God only knows why the council kept Requirement 7.2.2 in the SAQ-B. The intent of this requirement is to ensure that privileges assigned to user accounts are based on a user's job function and that the assignments of user rights follow the principle of least privilege. In over a decade of field experience as a QSA, I have yet to see one analog terminal with user accounts of varying privilege. There will often be a passcode to prevent some configuration changes but these are typically controlled by the terminal provider and not by the merchant.
If merchants store cardholder data on file, they will need to ensure this data is stored securely and properly destroyed once no longer needed (Req 9.4). Merchants also need to have processes in place to prevent and identify physical tampering of POI terminals (Req 9.5). This would include maintaining an inventory of POI terminals, performing periodic inspections of the terminals, and training staff to be aware of suspicious behavior around the terminals and to report suspicious behavior or signs of tampering to appropriate personnel.
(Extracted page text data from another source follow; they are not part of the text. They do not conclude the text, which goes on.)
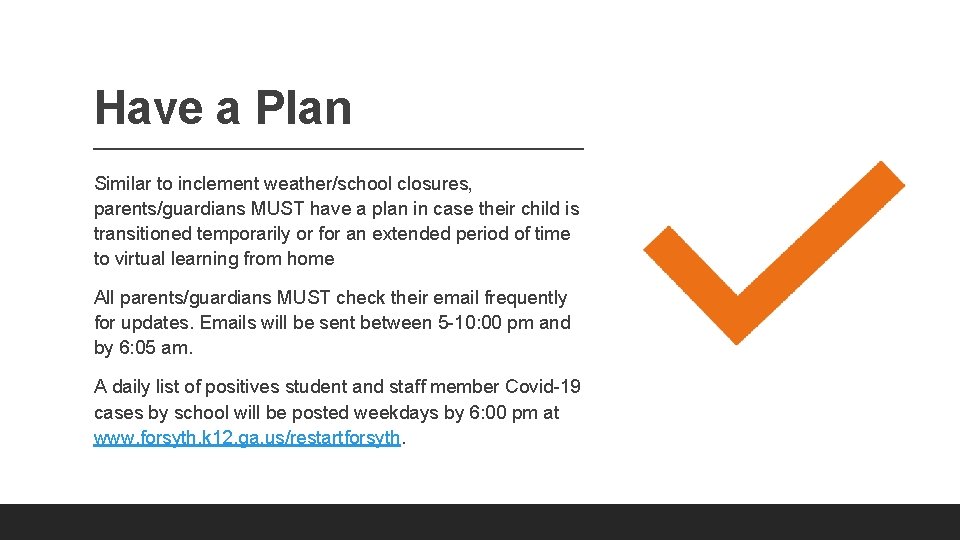 Have a Plan

Similar to inclement weather/school closures, parents/guardians MUST have a plan in case their child is transitioned temporarily or for an extended period of time to virtual learning from home

All parents/guardians MUST check their email frequently for updates. Emails will be sent between 5-10:00 pm and by 6:05 am.

A daily list of positives student and staff member Covid-19 cases by school will be posted weekdays by 6:00 pm at www.forsyth.k12.ga.us/restartforsyth.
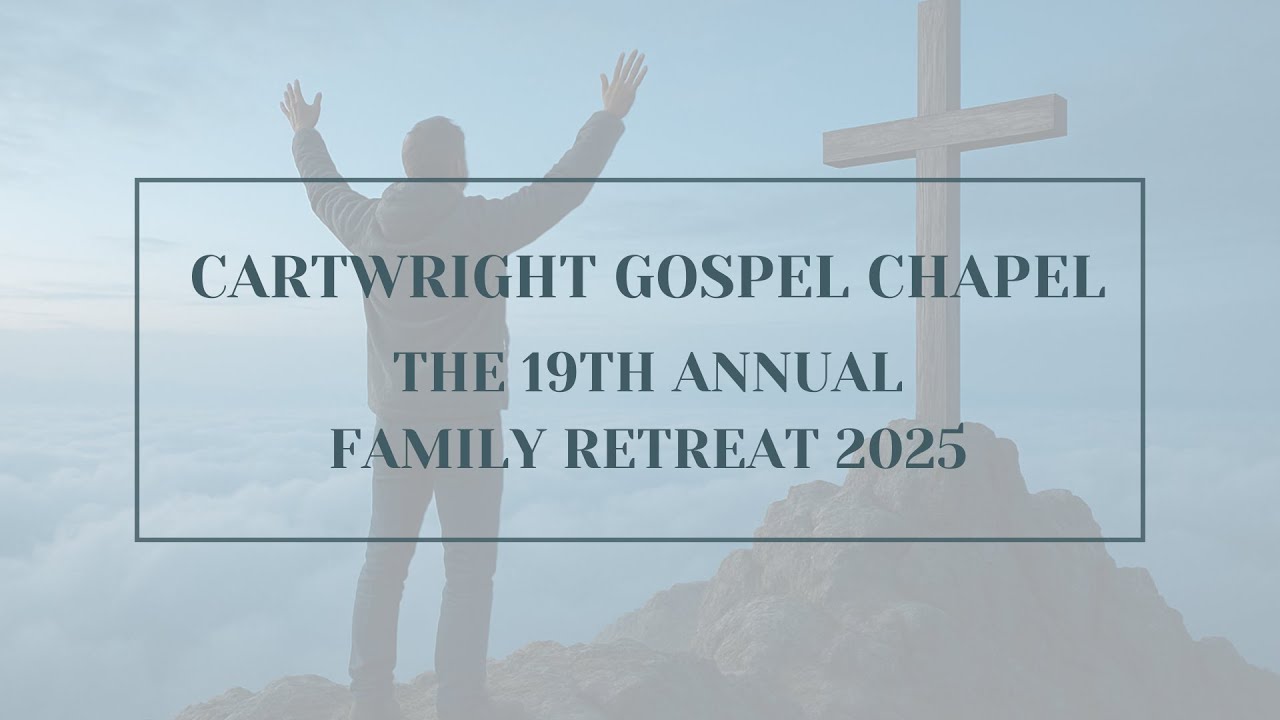 CARTWRIGHT GOSPEL CHAPEL

THE 19TH ANNUAL
FAMILY RETREAT 2025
In Requirement 12 we see that the information security policy must be reviewed at least annually and updated as needed (Req 12.1.2). Employees working in the CDE should review and acknowledge related policies annually and receive formal security awareness training at least annually (Req 12.6.1). Merchants are also required to maintain a list of any third party service provider (TPSP) who has access to the merchant’s cardholder data or can affect the security of their CDE (Req 12.8). For each listed provider, the merchant should have a written agreement where the TPSP acknowledges their responsibility to protect the data they are processing on behalf of the merchant. The merchant is also responsible to verify that each provider is maintaining their own PCI DSS compliance.
We finish up the SAQ-B with a requirement that the merchant has an incident response plan in place to address any suspected or confirmed security incident.
Version 3.2.1 of the PCI DSS will be retired on March 31, 2024. After that date, merchants performing self-assessments will be required to use version 4.0 of the Self-Assessment Questionnaires.
Since so few changes have been made to the SAQ-B v4.0, there is little reason for merchants who use the SAQ-B to validate their compliance to wait to adopt the new standard.